= Kate Denborough =

Australian dancer and choreographer

Kate Denborough is a choreographer, artistic director, CEO and co-founder of Kage Physical Theatre. She has directed, devised and/or performed in most of KAGE's works as well as working with other companies such as Chunky Move, Australian Dance Theatre and Tasdance, through which she has been nominated for and won various awards such as Canberra Critics Circle Award for Dance. She is also a member of the Malthouse Artistic Counsel.

==Personal life==
Denborough was born in 1974 and received schooling at the Victorian College of the Arts in Melbourne in 1994 with a Bachelor of Dance. While at university in 1992 she met Gerard Van Dyck.

==KAGE==
In 1996, Kate and Gerard Van Dyck co-founded KAGE, naming it after her and Gerard (Kate, Gerard). To date, KAGE has created 20 works. As of its 17th, Denborough had taken part in all of them through devising, directing and/or performing.
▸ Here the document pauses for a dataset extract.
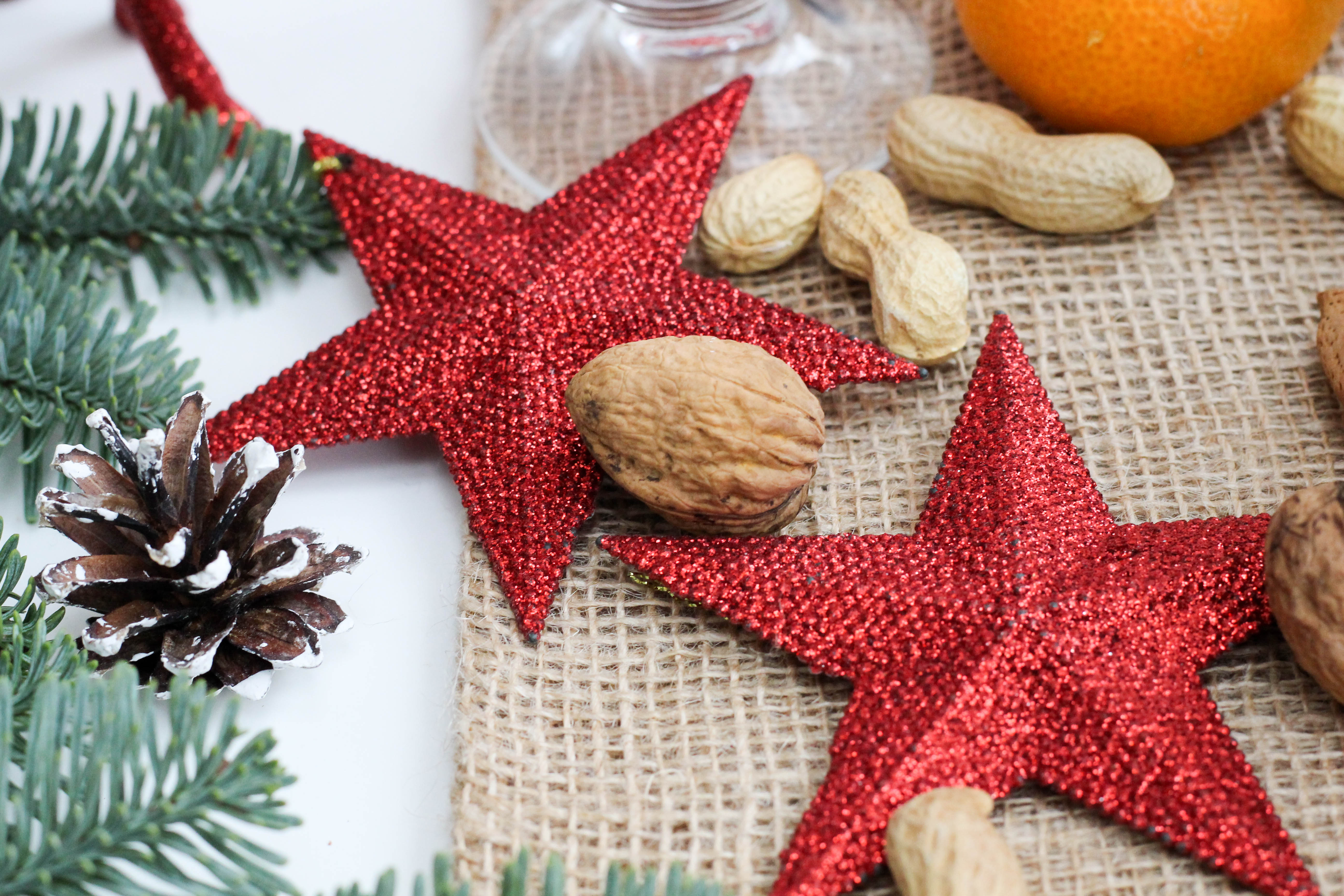vegan-nikolaus-krampus-weihnachten-bratapfel-germteig-perchten-nuesse-christmas-soulfood-homespa-plantbased-25-von-35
Today she is the CEO and artistic director of KAGE.

==Awards==
Denborough's awards and nominations include:

- Canberra Critics Circle Award for Dance
- Green Room Award for Female Emerging Artist in Dance
- Joint winner of the Eva Czajor memorial Award, an award for female directors
- The Paris residency at the Cite Internationale des Arts in 2001
- Listed in the 2013 Westpac Group 100 Women of Influence Awards
- Nomination for Australian Dance Award for Outstanding Performance by a Female Dancer

==Shows==
- Kage (1997), shown at now-defunct Budinski's Theatre, Melbourne
- Contamination (1998), shown at the Next Wave Festival
- Asphyxiate (1998)
- No (Under)Standing Anytime (2000), shown at the Next Wave Festival
- This Side Up (2000)
- 2 Without Spine (2000)
- Collapsible Man (2001)
- Misfit (2001)
- Birthday (2002)
- Underground (2002)
- Nowhere Man (2003), shown at Melbourne International Arts Festival
- The day the world turned upside down (2004)
- Al Fresco (2006) shown at Melbourne Cultural Festival for the Commonwealth Games
- Headlock (2006), shown at the Malthouse
- Ink (2006)
- Possessed (2007), Denborough directed
- Appetite (2008), shown at the 2008 Melbourne International Festival of the Arts
- Pink Lines (2008), Denborough choreographed for Tasdance
- Look Right Through Me (2011)
- Sundowner (2011), Denborough directed in partnership with Alzheimer's Australia Vic,
- Wildlife (2013)
- Flesh & Bone (2013)
- Team of Life (2014)
- Forklift (2014)

Denborough has worked collaboratively outside of KAGE with Australian Dance Theatre, Tasdance, Weave, compaignie par.b.leax (Montreal), and Victorian College of the Arts.